What has come of the scientific idealism and the politicization of the masses,
the class struggle and the anti-imperialism, the Maoism and of course the
transformation of the struggle against Israel into an armed struggle, which
according to the plans was supposed to develop from guerrilla warfare into a
national war of liberation? Fifty years after the founding of the PFLP and 10
years after the death of its founder, what remains?
Habash’s successor, Abu Ali Mustafa,
was assassinated by Israel in 2001; his successor’s successor, Ahmad Saadat,
has been in an Israeli prison since 2006 and very little remains of the PFLP.
During all my decades covering
the Israeli occupation, the most impressive figures I met belonged to the PFLP,
but now not much remains except fragments of dreams. The PFLP is a negligible
minority in intra-Palestinian politics, a movement that once thought to demand
equal power with Fatah and its leader, Arafat. And the occupation? It’s strong
and thriving and its end looks further off than ever. If that isn’t failure,
what is?
A mourning procession for George Habash, Nablus, January 2008. Nasser Ishtayeh / AP
To where is
Israel galloping?

Yet Habash always knew how to
draw lessons from failure after failure. How resonant today is his conclusion
following the Naksa, the defeat in 1967 that broke his spirit, to the effect
that “the enemy of the Palestinians is colonialism, capitalism and the global monopolies
…. This is the enemy that gave rise to the Zionist movement, made a covenant
with it, nurtured it, protected it and accompanied it until it brought about
the establishment of the aggressive and fascistic State of Israel”
(p. 179).
From the Palestinian perspective,
not much has changed. It used to be that this was read in Israel as hostile and
shallow propaganda. Today it could be read otherwise.
After the failure of 1967, Habash
redefined the goal: the establishment of a democratic state in Palestine in
which Arabs and Jews would live as citizens with equal rights. Today this idea,
too, sounds a bit less strange and threatening than it did when Habash
articulated it.
On the 40th anniversary of
Israel’s founding, Habash wrote that Israel was galloping toward the Greater
Land of Israel and that the differences between the right and left in the
country were becoming meaningless. How right he was about that, too. At the
same time, he acknowledged Israel’s success and the failure of the Palestinian
national movement. And he was right about that, too.

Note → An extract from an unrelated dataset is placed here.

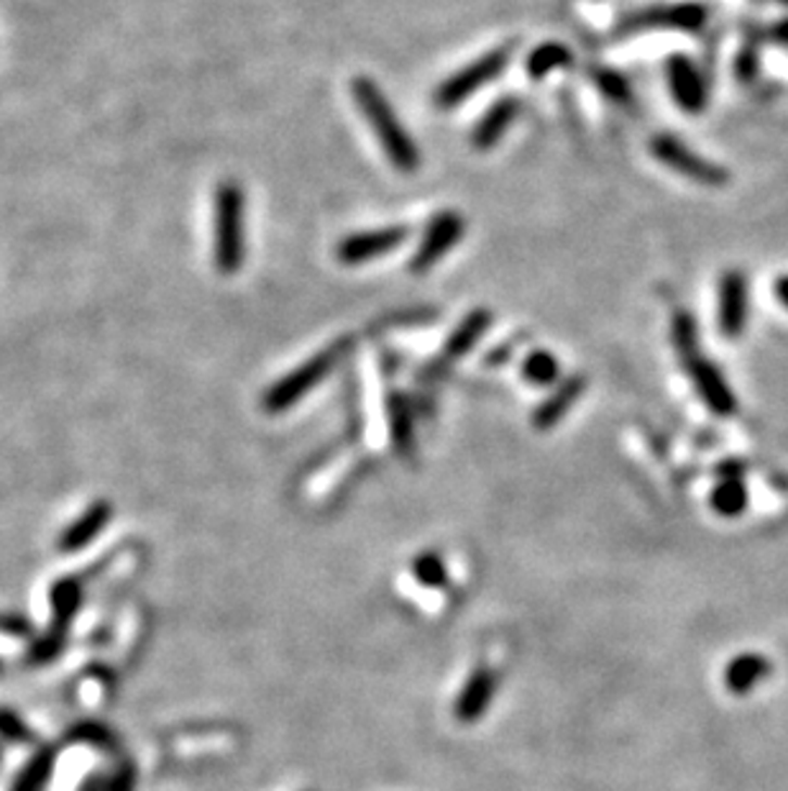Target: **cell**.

And one last correct prophecy,
though a bitter one, that he made in 1981: “The combination of a loss of lives
and economic damage has considerable influence on Israeli society, and when
that happens there will be a political, social and ideological schism on the
Israeli street and in the Zionist establishment between the moderate side that
demands withdrawal from the occupied territories and the extremist side that
continues to cling to Talmudic ideas and dreams. Given the hostility between
these two sides, the Zionist entity will experience a real internal split” (p.
329).
This has yet to happen.
Imad Saba, a dear friend who was
active in the PFLP and is in exile in Europe, urged me for years to try to meet
with Habash and interview him for Haaretz. As far as is known, Habash never met
with Israelis, except during the days of the Nakba.
Many years ago in Amman I
interviewed Hawatmeh, Habash’s partner at the start and the leader of the
Democratic Front for the Liberation of Palestine, which split off from the PFLP
in 1969. At the time of the interview, Habash was also living in Amman and was
old and sick. I kept postponing my approach — until he died. When reading
the book, I felt very sorry that I had not met this man.